### [TASK DETAILS]
According to the golf report, where was Harrington placed after 54 holes?

### [READING PASSAGE]
☆ ☆ ☆ ☆ ☆ ☆ ☆
One came during his most calamitous hole, but the damage had been done by then.
Having missed the fairway left he hit a tree ten yards in front of him, rebounded into a bush, took a penalty drop, hit the same tree, went into a creek, played it out and was still not on the green for six.
Playing partner Lee Westwood commented: "Padraig probably just tried to squeeze out a bit too much on his second shot.
"That's not like him as he normally thinks his way around the course really well. It backfired on him."
Harrington did not consider it a big gamble and explained: "There was a root in front of the ball. I was not concerned about it, but then I backed out of the shot a bit and so it flew off the club further right than I intended."
Coming off the green with his nine - he had to sink a testing putt to avoid matching the highest score on the hole in Masters history - he insisted he had "no deflation at all."
Instead he was determined to extract all he could from the rest of the round and see where it left him.
The day before, of course, American Anthony Kim had a tournament record 11 birdies in a 65, but although Harrington grabbed five there were also two bogeys.
Ten strokes is the same deficit that Paul Lawrie made up on the final day to win the 1999 Open at Carnoustie.
But the big difference between that situation and Harrington's was that Lawrie was lying 14th after 54 holes. The Dubliner was 25th.
Leader by five at Carnoustie was, of course, Jean Van de Velde. He imploded with a 77, including a triple-bogey seven on the last hole.
Harrington had only to look at the calibre of the players ahead of him to know that not all of them - maybe none of them - were going to crack like that.
☆ ☆ ☆ ☆ ☆ ☆ ☆
### [RECORDS SUPPLIED]
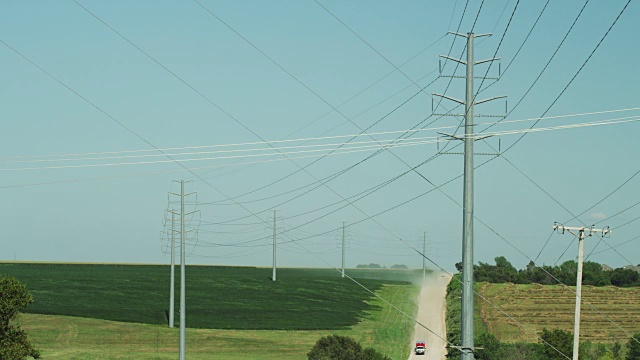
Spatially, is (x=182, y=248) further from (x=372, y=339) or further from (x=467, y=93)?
(x=467, y=93)

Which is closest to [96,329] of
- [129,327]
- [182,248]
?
[129,327]

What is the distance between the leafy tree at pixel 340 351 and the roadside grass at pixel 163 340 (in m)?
10.1

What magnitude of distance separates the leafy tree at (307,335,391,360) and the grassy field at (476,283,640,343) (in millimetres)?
36760

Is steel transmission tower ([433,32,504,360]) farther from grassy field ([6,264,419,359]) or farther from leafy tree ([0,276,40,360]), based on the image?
grassy field ([6,264,419,359])

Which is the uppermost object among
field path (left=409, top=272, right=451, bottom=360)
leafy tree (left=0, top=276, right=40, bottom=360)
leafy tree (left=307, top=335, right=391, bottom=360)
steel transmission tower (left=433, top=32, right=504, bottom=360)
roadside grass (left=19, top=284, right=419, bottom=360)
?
steel transmission tower (left=433, top=32, right=504, bottom=360)

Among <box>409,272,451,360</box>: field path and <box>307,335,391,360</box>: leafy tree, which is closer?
<box>307,335,391,360</box>: leafy tree

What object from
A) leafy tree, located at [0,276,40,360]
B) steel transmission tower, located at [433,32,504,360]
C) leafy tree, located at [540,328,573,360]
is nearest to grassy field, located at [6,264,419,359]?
leafy tree, located at [540,328,573,360]

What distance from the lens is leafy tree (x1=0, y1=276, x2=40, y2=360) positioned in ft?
182

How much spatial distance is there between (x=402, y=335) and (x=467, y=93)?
92.5 m

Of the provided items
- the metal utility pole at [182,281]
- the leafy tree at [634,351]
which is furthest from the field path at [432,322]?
the metal utility pole at [182,281]

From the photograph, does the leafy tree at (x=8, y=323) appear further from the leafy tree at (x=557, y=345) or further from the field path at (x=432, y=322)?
the leafy tree at (x=557, y=345)

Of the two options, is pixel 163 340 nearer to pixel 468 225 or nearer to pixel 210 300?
pixel 210 300

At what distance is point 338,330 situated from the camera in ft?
383

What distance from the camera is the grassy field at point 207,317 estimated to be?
9450 centimetres
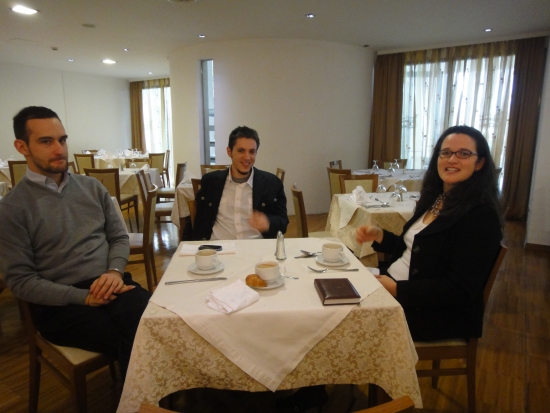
☆ ☆ ☆ ☆ ☆ ☆ ☆
### [WRITTEN RESPONSE]
25th